For C++ the mayor bottleneck is the disk I/O. Many headers include other headers back and forth, which causes a lot of files to be opened and read through for each compilation unit.
You can reach significant improvement if you move the sources into a RAM-disk. Even more if you ensure that your source files read through exactly once.
So for new projects I began to include everything into a single file I call _.cpp
. It's structure is like this:
/* Standard headers */
#include <vector>
#include <cstdio>
//...
/* My global macros*/
#define MY_ARRAY_SIZE(X) (sizeof(X)/sizeof(X[0]))
// My headers
#include "foo.h"
#include "bar.h"
//...
// My modules
#include "foo.cpp"
#include "bar.cpp"
And I only compile this single file.
My headers and source files does not include anything, and use namespaces to avoid clashes with other modules.

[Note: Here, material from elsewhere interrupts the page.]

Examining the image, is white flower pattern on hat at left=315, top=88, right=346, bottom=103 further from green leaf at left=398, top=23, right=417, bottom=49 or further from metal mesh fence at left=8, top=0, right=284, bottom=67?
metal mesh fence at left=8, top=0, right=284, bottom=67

Whenever my program misses something, I add its header and source into this module only.
This way each source file and header is read exactly once, and builds very quickly. Compile times increase only linearly as you add more files, but not quadratically. My hobby project is about 40000 loc and 500 modules but still compiles about 10-20 seconds. If I move all sources and headers into a RAM-disk compile time reduces to 3 seconds.
Disadvantage of this, that existing codebases are quite difficult to refactor to use this scheme.